231 N.J. Super. 134 (1989)
555 A.2d 40

STATE OF NEW JERSEY, PLAINTIFF-RESPONDENT,
v.
KENNETH M. SAMAREL, DEFENDANT-APPELLANT.

Superior Court of New Jersey, Appellate Division.

Submitted January 25, 1989.
Decided March 10, 1989.

*136 Before Judges KING, BRODY and SKILLMAN.

Francis X. Moore, attorney for appellant (Michael R. Speck, on the brief).

John Kaye, Monmouth County Prosecutor, attorney for respondent (Mark P. Stalford, Assistant Prosecutor, of counsel).

The opinion of the court was delivered by BRODY, J.A.D.

After trying the matter de novo on the record made in a municipal court, the Law Division found defendant guilty of *137 having a blood alcohol concentration of .10% or more by weight of alcohol in his blood while operating a motor vehicle (DWI).[1]N.J.S.A. 39:4-50(a). We stayed the sanctions imposed pending this appeal.

At about 2:30 a.m., Christmas 1985, defendant, then 17 years old, failed to negotiate a curve and drove his car off the road. The car tumbled down a slope and landed on its roof in a field. Defendant's girlfriend, one of his four passengers, was seriously injured in the accident. She was still in a coma at the time of the municipal court trial more than a year and a half later.

When the police first arrived at the scene, defendant told an officer that the accident occurred when he lost control of his car while it was travelling 65 miles an hour. Defendant and the passengers were transported to a hospital where defendant received out-patient treatment and was then released to an officer who drove him to headquarters to administer a breathalyzer test. Defendant had refused the officer's request to have his blood tested at the hospital.

Defendant waived his Miranda rights at 5:40 a.m., soon after he arrived at headquarters. The officer thereafter asked him the usual preliminary questions before administering a breathalyzer test. In the course of answering those questions, defendant admitted that he had consumed "five shots" of Southern Comfort at a friend's house from 10:30 p.m. earlier that night until 12:15 a.m.

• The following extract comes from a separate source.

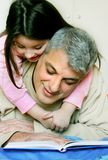 Bedtime story. Happy father holding his smiling sweet six year old daughter on his back, while he reads her a bedtime story Stock Photo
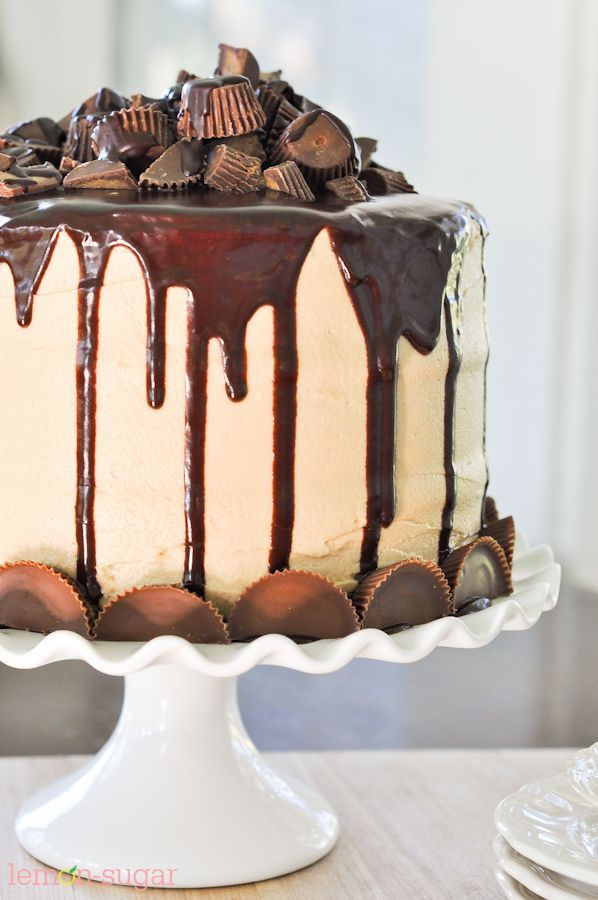 The Ultimate Peanut Butter Cup Chocolate #Cake recipe - #Chocolate cake frosted with creamy peanut butter frosting, topped with a silky chocolate ganache and TONS of peanut butter candies.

The officer administered the test twice, using a Draeger breathalyzer. Both tests, one administered at 5:51 a.m. and the other at 6:00 a.m., produced a reading of .10% blood alcohol.

At first defendant was charged with juvenile delinquency for committing what would otherwise have been a fourth-degree *138 assault by auto upon his girlfriend. N.J.S.A. 2C:12-1c. The elements of the offense are "recklessly" driving a vehicle so as to cause another "serious bodily injury." On July 1, 1986, a family part judge signed an order "that the case be dismissed with prejudice." The order does not recite any reasons for its entry. Defendant has not presented us with a transcript of proceedings that might shed light on the matter and he offers no explanation for why the order was entered. When the Law Division judge asked defendant's present attorney, who did not represent defendant in the family part, what he knew of the matter he replied:

Why Judge to this very minute, I don't know why that dismissal took place. I've reviewed this file thoroughly.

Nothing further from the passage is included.